07 Feb, 2009   ·    Ed. Rajesh M. Basrur & Mallika Joseph

About the Book

South Asia, with its immense human security deficit, compounded by inter-state tensions and the consequent diversion of human and financial resources from people’s needs to states’ preferences, urgently requires a change in mindset. When the peoples of the region obtained independence from colonial domination, human security was the overarching norm. The great hope was that freedom would bring them broad-based security and opportunities for self-development. Some six decades later, those hopes remain unrealized to a large degree. While large numbers of people remain mired in poverty and insecurity, the political orientation of elites has slid into an overwhelming preoccupation with state security.

This volume is an attempt to redress the balance. Its thrust is to bring human security back to centre stage and to highlight the problems and needs of the people of the subcontinent.


Table of Contents

1. Introduction: Bringing Human Security: Back into South Asia
Rajesh M. Basrur

2. Pakistan: Small Arms proliferation
Salma Malik

3. Nepal: The Political Economy of Turbulence
Nishchal N. Pandey

4. India: Leftwing Extremism
Mallika Joseph

5. Sri Lanka: Tsunami, Poverty and Ethnic conflict
Jeevan Thiagarajah

6. Bangladesh: Post-conflict Peace-building
A.K.M. Abdus Sabur

About the Editors

Rajesh M. Basrur is Associate Professor at the S. Rajaratnam School of International Studies (RSIS), Nanyang Technological University, Singapore. Earlier, he was Director, Centre for Global Studies, Mumbai, India (2000-2007) and taught History and Politics at the University of Mumbai (1978-2000). He has engaged in post-doctoral research at RSIS (2006-07), Stanford University (2002-2003), Sandia National Laboratories (2002), the Brookings Institution (2001-2002), the Henry L. Stimson Center (2001), the University of Illinois at Urbana-Champaign (1995-96), and Simon Fraser University (1994).

Mallika Joseph is Deputy Director at the Institute of Peace and Conflict Studies.
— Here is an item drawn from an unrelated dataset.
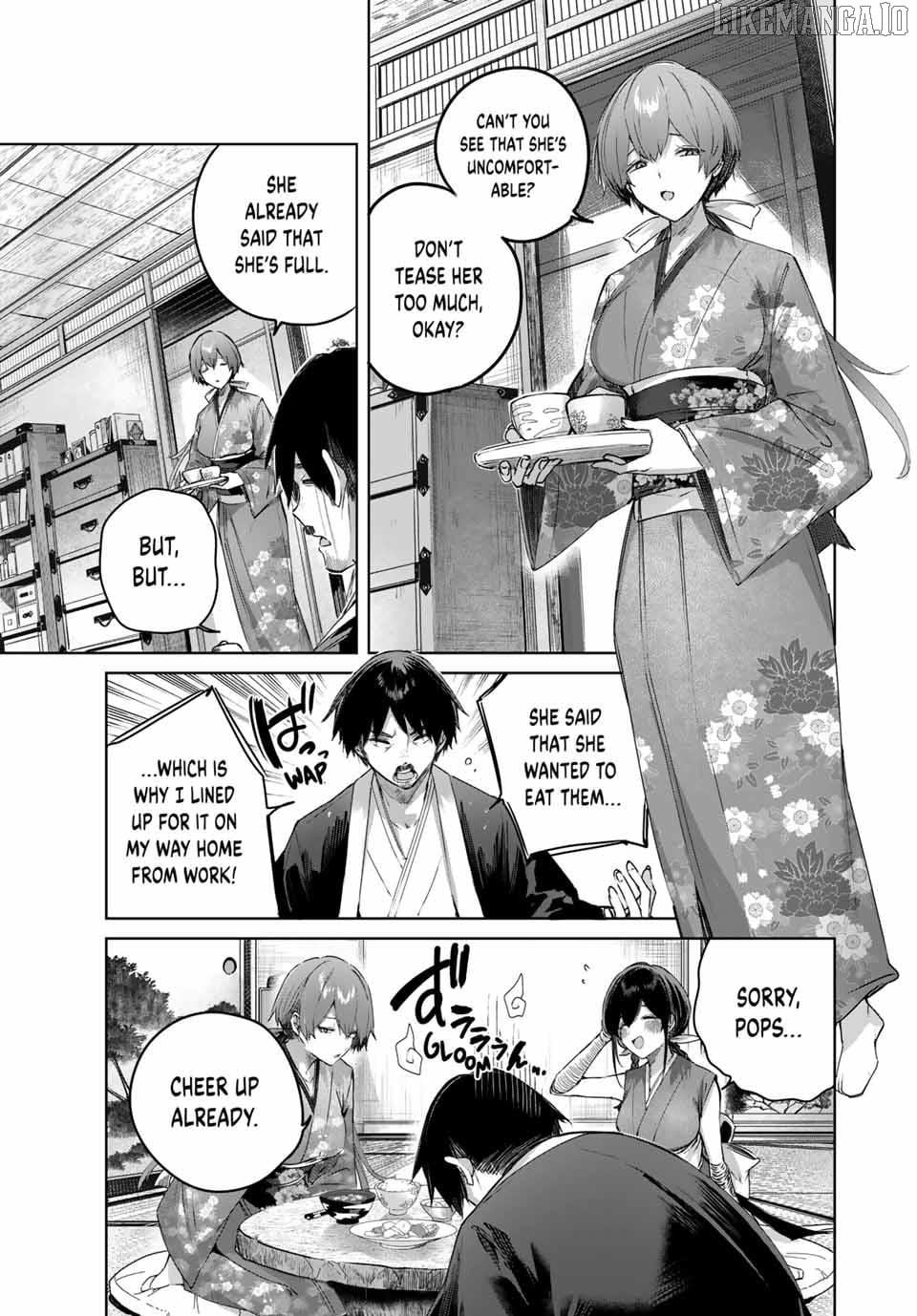 Henkyou No Yakushi, Miyako De S Rank Boukensha To Naru Chapter 83 - page 13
She  researches on various issues relating to South Asian security. In particular, she works on security sector reforms and has worked with the DFID on a study on Security Sector Reforms in Asia. In 2007 and in 2006, she was part of the DFID high-level technical team that offered consultancy for broad based SSR engagement in Guyana. Her areas of interests include security sector reforms, international terrorism, Left Extremism, improvised explosive devices, small arms and light weapons. She has also co-edited Reintroducing Human Security in South Asia, Consolidating Peace in Jammu and Kashmir, Terrorism and its repercussions on International Politics and Missing Boundaries: Refugees, Migrants, Stateless and Internally Displaced Persons in South Asia.